The speed
at which sleep's
fogged dialogue withers
into the present
noun-scape
After drawing readers into the process by which the dream world resolves into ordinary life, Massey concludes,
What's seen
is dreamed
We think
ourselves here
That closing line sets the stage for Massey's 2015 collection, which portrays the poet thinking himself into awareness of a landscape that seems to flow through him onto the page. Massey's haiku-like evocations of place, season, and perception often open in the concrete and move toward gnomic conclusions. "Turned," for instance, paints a mountainscape on the page and ends by inviting readers
To walk into it--These poems focus lovingly on a particular place (the mountains of western Massachusetts) but present place as beauty always broken, the "Yellow centerline / split by roadkill" and the double-wide trailer "half-sheathed in ice" surrounded by blank whiteness, "Every other noun / frozen over." Massey echoes William Carlos Williams by declaring "No ideas / but in parking lots," but he expresses a difficulty in making these cold, blank landscapes speak.
breathe the frequencies
that knot the air, another
animal baffled
to be an animal.
"The Span," for instance, seems to offer simple instructions for writing about place:
Start with
a map, a sheet
of paper
Thinking
is site-specific
And "Contain" suggests that the act of writing releases a place's latent energy:
No
world without
delineation. No
thing until
detonated
into its word.
However, this detonation depends upon the erratic perceptions of the poet, a problem explored in the long poem "Take Place," one of Massey's two-faced titles: does "Take Place" refer to a happening or an act of possession--or both? Here he succinctly demonstrates the tenuous connection between word and world:
Between sidewalk and curb
tiger lilies flare and bend
--a shape that resembles
the shape of the thought
that found them
there.
Thoughts and presumptions aim the poet's perception toward a shape resembling thought: how can a poem so far from the concrete nevertheless immerse readers in a world that feels solid as ice?

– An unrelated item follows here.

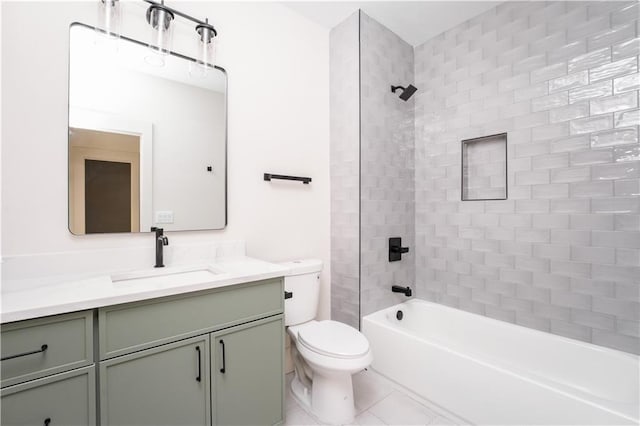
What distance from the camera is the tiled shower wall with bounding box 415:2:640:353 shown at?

Another long poem, "An Interim," points to weeds sheathed in ice and embankments with mud but confesses the difficulty of the poet's task:
To speak, to point
To account for anything
in the drift
The weight--the weightlessness--of it
Massey's slim book carries that weight, dense with lines that hand readers clods of mud and shards of ice yet pointing toward ideas weightless and ephemeral as flame. Often, the landscape itself serves as subject of sentences, as in "Easter (2)":
a world this one
ignites on a word
and the landscape uncoils
hinged to a name
Landscape and world act independently, igniting and uncoiling onto the page. These poems may appear under Massey's name, but he suggests repeatedly that they spontaneously combusted onto the page through a partnership of poet, place, and language. The poems present Massey in the act of reading his world, admitting that "the yard's the only news on." Fortunately, it's the kind of news that remains fresh and timeless despite being tethered to particular places, seasons, and perceptions.